Abstract
Food webs are the backbone upon which biomass flows through ecosystems. Dynamical models of biomass can reveal how the structure of food webs is involved in many key ecosystem properties, such as persistence, stability, etc.
In this contribution, we present BioEnergeticFoodWebs, an implementation of Yodzis & Innes (1992) bio-energetic model, in the high-performance computing language Julia.
We illustrate how this package can be used to conduct numerical experiments in a reproducible and standard way.

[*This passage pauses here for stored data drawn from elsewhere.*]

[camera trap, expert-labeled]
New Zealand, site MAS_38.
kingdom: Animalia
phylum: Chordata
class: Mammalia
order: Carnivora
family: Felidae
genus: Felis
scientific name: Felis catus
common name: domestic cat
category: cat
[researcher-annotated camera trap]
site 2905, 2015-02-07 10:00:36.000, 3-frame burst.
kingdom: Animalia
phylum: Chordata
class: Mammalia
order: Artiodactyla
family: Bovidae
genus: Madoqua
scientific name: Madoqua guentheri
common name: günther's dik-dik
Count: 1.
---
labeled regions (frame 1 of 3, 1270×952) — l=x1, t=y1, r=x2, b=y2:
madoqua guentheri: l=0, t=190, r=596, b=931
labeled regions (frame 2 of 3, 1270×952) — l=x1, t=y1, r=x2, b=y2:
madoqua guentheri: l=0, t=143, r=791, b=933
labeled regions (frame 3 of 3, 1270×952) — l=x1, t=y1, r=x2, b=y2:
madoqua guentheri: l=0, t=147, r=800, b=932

A reference implementation of this widely used model will ease reproducibility and comparison of results across studies.
INTRODUCTION
Community and ecosystem ecologists have long sought to understand the diversity, properties, and dynamics of multi-species assemblages. The characteristics of communities emerge in unpredictable ways because species influence one another through direct, and indirect, ecological interactions. Seeing that the coexistence of populations is constrained at least by feeding interactions, models of the relationship between resources and consumers have provided a useful and frequent tool in studying the theory of community dynamics. Although these modeling efforts started from simple, abstract models like those from the Lotka-Volterra family (Bacaër 2011), more tailored and parameterized models have emerged whose goal was to include a broader range of ecological and biological mechanisms, thus hopefully providing more realistic representations of empirical systems. Among these, the “bio-energetic” model of Yodzis & Innes (1992) is a general representation of resource-consumer dynamics, yielding results comparable to empirical systems, while needing minimal parameters. To achieve this purpose, it uses allometric scaling of metabolic biomass production and feeding rates, meaning that the flow of biomass from a resource to its consumer depends on their body mass.

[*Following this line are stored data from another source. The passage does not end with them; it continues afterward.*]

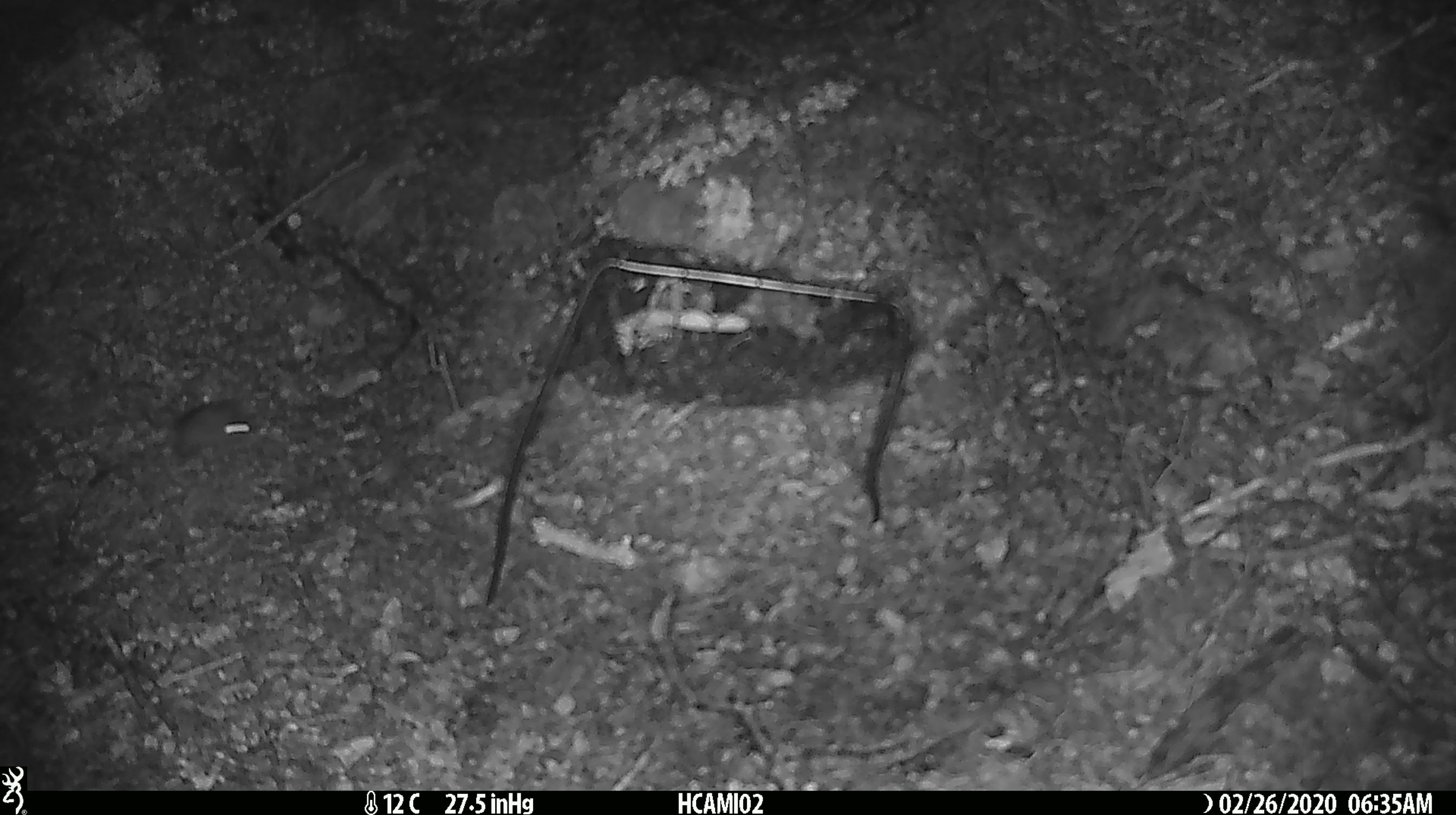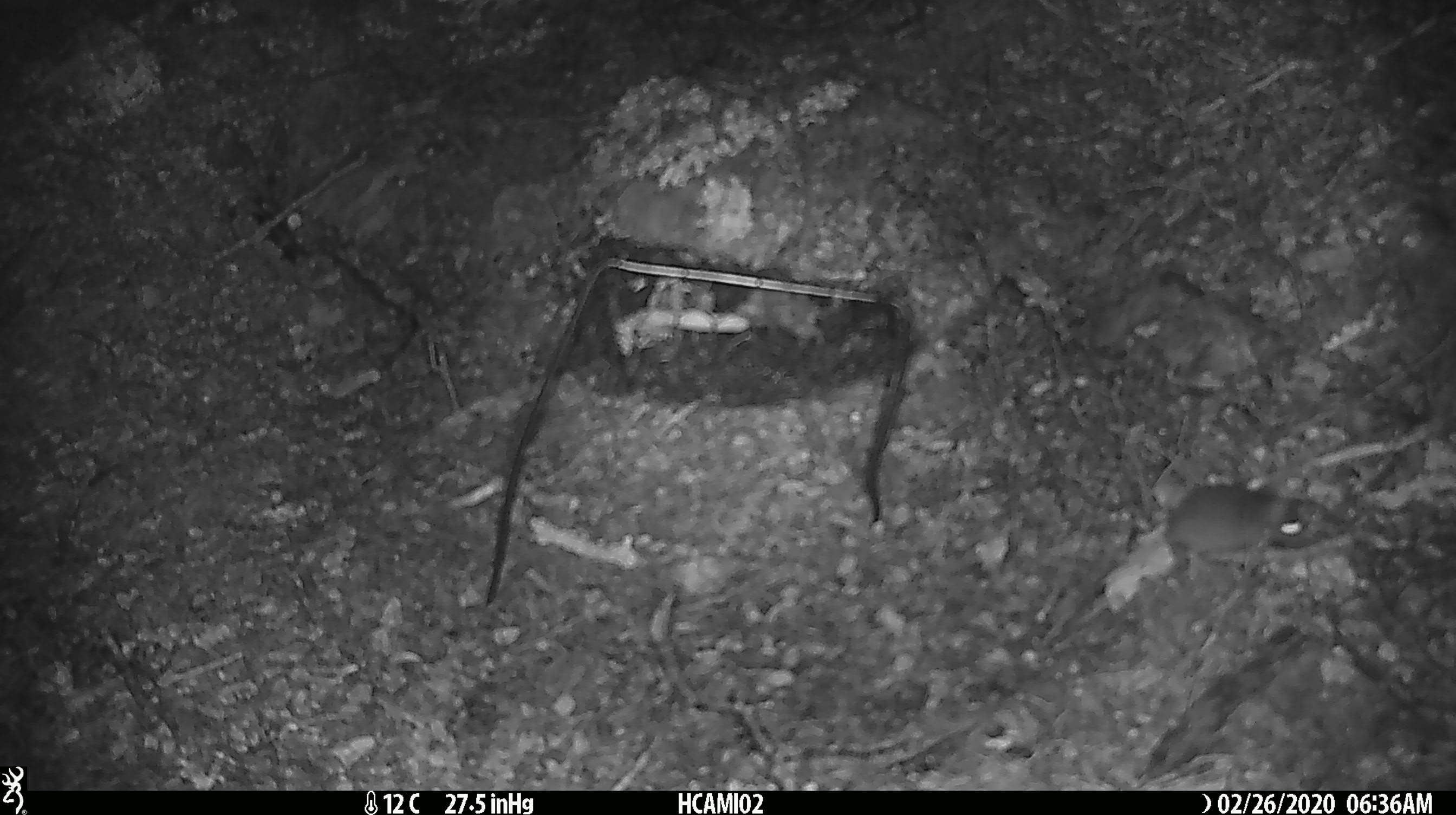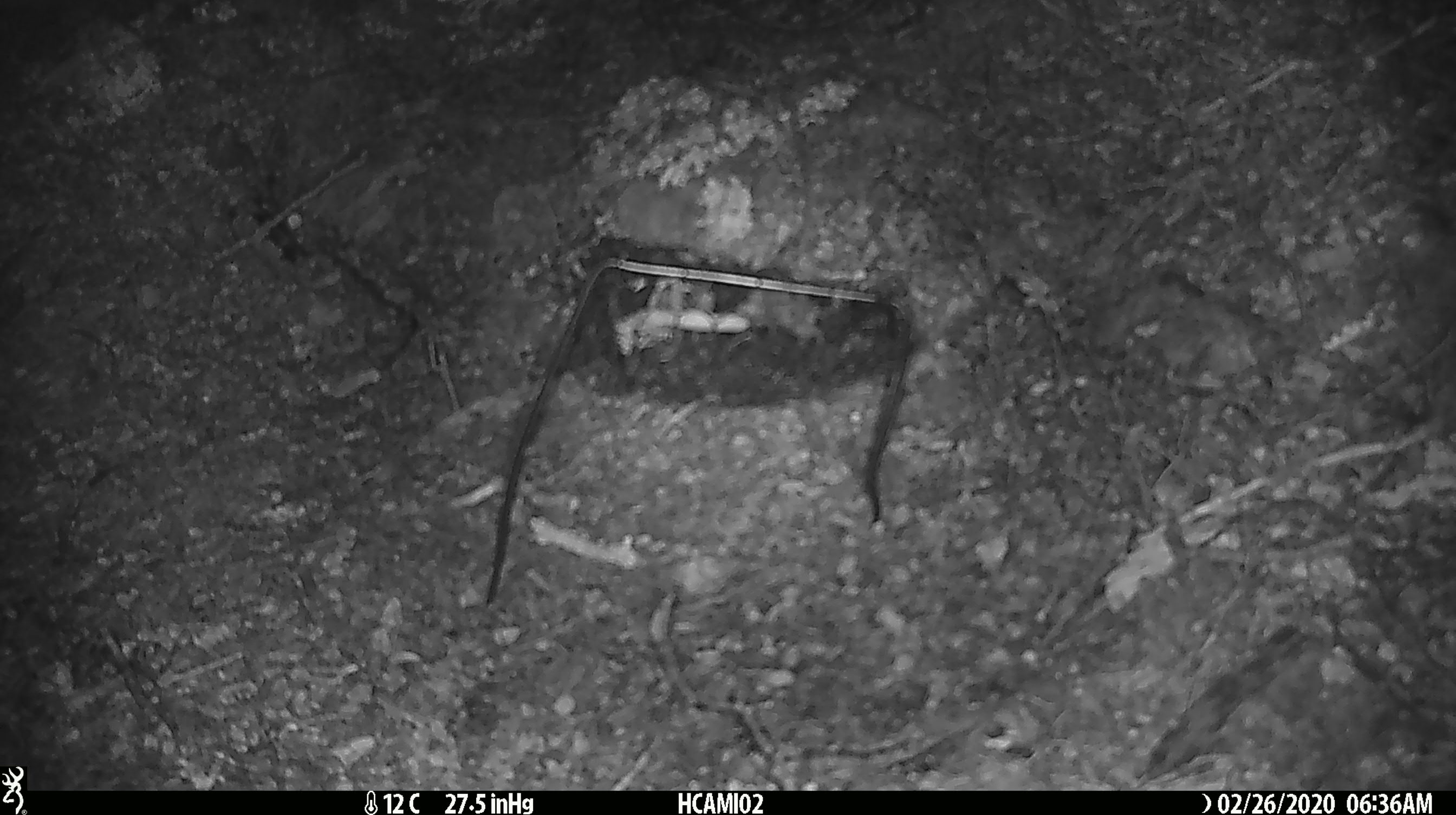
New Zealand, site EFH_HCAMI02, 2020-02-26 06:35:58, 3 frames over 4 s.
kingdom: Animalia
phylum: Chordata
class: Mammalia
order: Rodentia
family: Muridae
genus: Mus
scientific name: Mus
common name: mouse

Since the work of Yodzis & Innes (1992), Chesson & Kuang (2008) have shown that the dynamics of ecological communities are driven not only by pairwise interactions, but also by the fact that these interactions are embedded in larger networks, and Berlow et al. (2004) show how disturbances affecting species biomass or density cascade up, not only to the species that they interact with, but with species up to two degrees of separation from the original perturbation. In this context, models of energy transfer through trophic interactions are better justified when they account for the entire food-web structure, such as Williams et al. (2006) adaptation of Yodzis & Innes (1992) model. This food-web bio-energetic model has been used, for example, to show how food web stability can emerge from allometric scaling (Brose et al. 2006b) or allometry-constrained degree distributions (Otto et al. 2007) (more past uses of the model are described in supplementary table S1). Yet, although these and other studies used the same mathematical model, implementations differ from study to study and none have been released. Motivated by the fact that this model addresses mechanisms that are fundamental to our understanding of energy flow throughout food webs, we present BioEnergeticFoodWebs (Bio-Energetic Food-Webs Model), a Julia package implementing Yodzis & Innes (1992) bio-energetic model adapted for food webs (Williams et al. 2006) with updated allometric coefficients (Brown et al. 2004; Brose et al. 2006b).

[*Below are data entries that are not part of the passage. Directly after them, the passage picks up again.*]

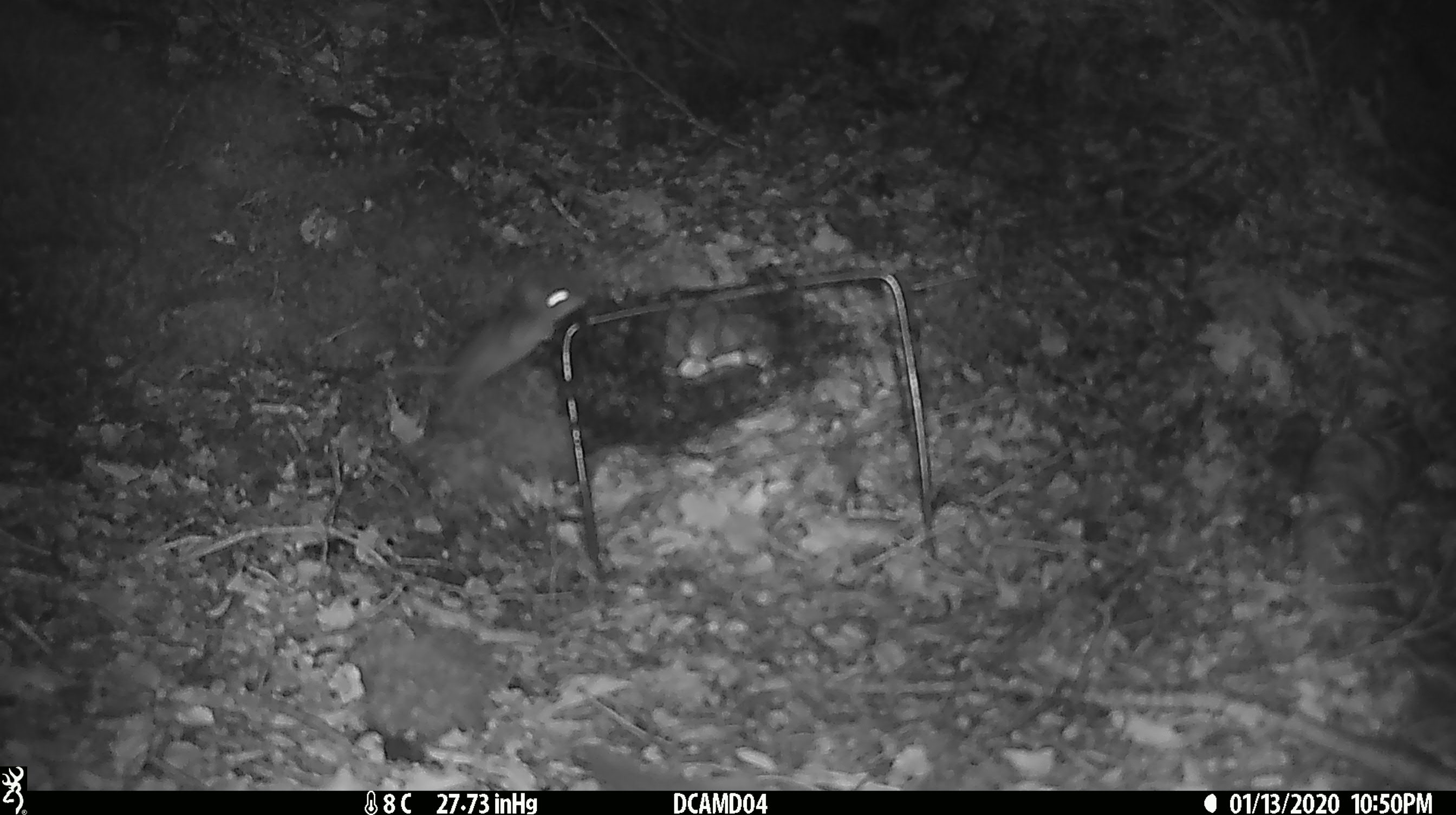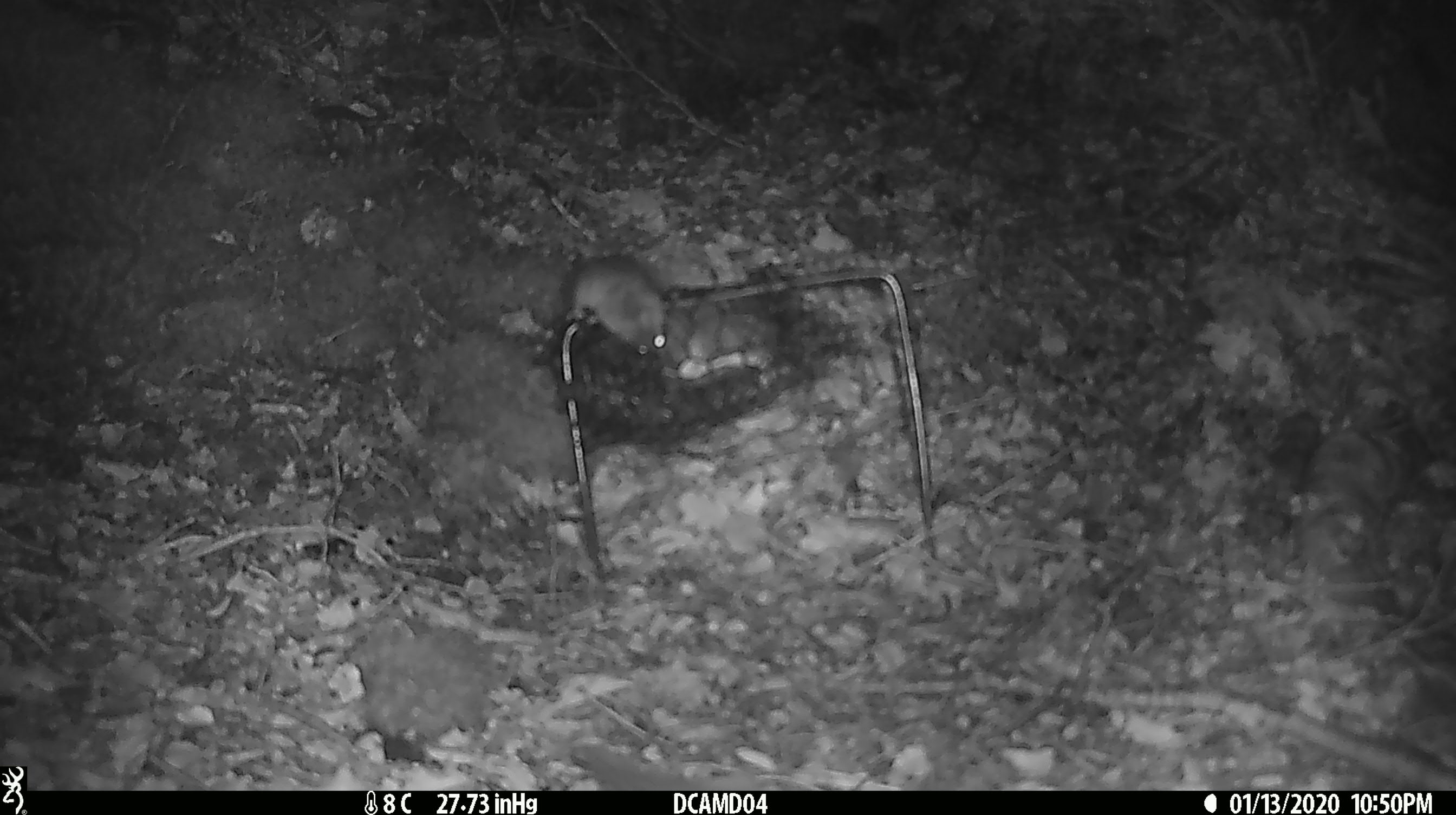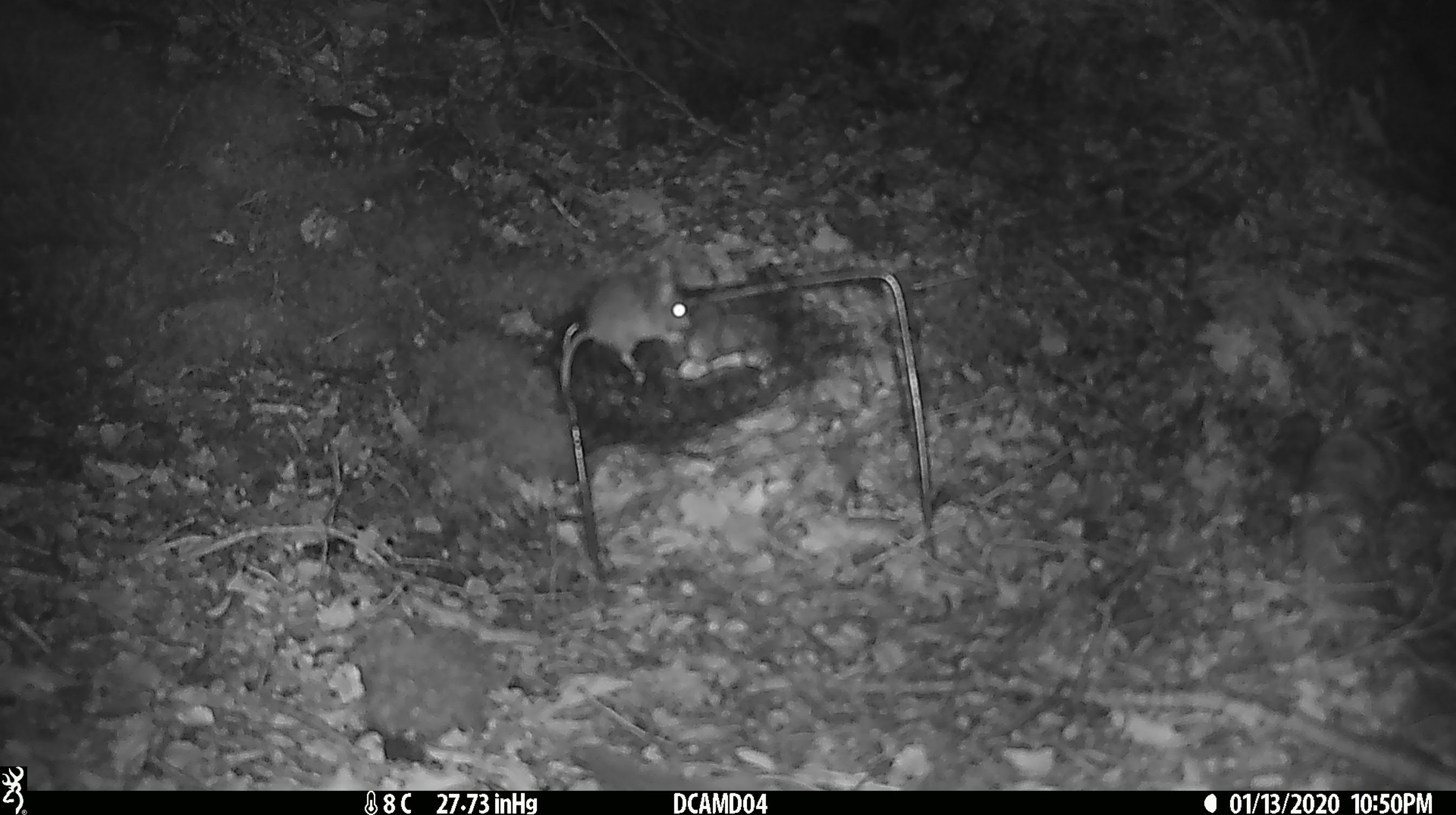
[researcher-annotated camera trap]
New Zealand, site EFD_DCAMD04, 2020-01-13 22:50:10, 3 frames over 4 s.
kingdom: Animalia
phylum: Chordata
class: Mammalia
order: Rodentia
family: Muridae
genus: Mus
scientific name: Mus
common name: mouse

This package aims to offer an efficient common ground for modeling food-web dynamics, to make investigations of this model easier, and to facilitate reproducibility and transparency of modeling efforts. Taking a broader perspective, we argue that providing the community with reference implementations of common models is an important task. First, implementing complex models can be a difficult task, in which programming mistakes will bias the output of the simulations, and therefore the ecological interpretations we draw from them. Second, reference implementations facilitate the comparison of studies. Currently, comparing studies means not only comparing results, but also comparing implementations – because not all code is public, a difference in results cannot be properly explained as an error in either studies, and this eventually generates more uncertainty than it does answers. Finally, having a reference implementation eases reproducibility substancially. Specifically, it becomes enough to specify which version of the package was used, and to publish the script used to run the simulations (as we do in this manuscript). We fervently believe that more effort should be invested in providing the community with reference implementations of the models that represents cornerstones of our ecological understanding.
THE MODEL
Biomass dynamics
We implement the model as described by Brose et al. (2006b), which is itself explained in greater detail in Williams et al. (2006). This model describes the flows of biomass across trophic levels, primarily defined by body size. It distinguishes populations based on two variables known to drive many biological rates: body mass (i.e. how large an organism is, how much biomass it stocks) and metabolic type (i.e. where the organism get its biomass from and how it is metabolized). Once this distinction made, it models populations as simple stocks of biomass growing and shrinking through consumer-resources interactions. The governing equations below describe the changes in relative density of producers and consumers respectively.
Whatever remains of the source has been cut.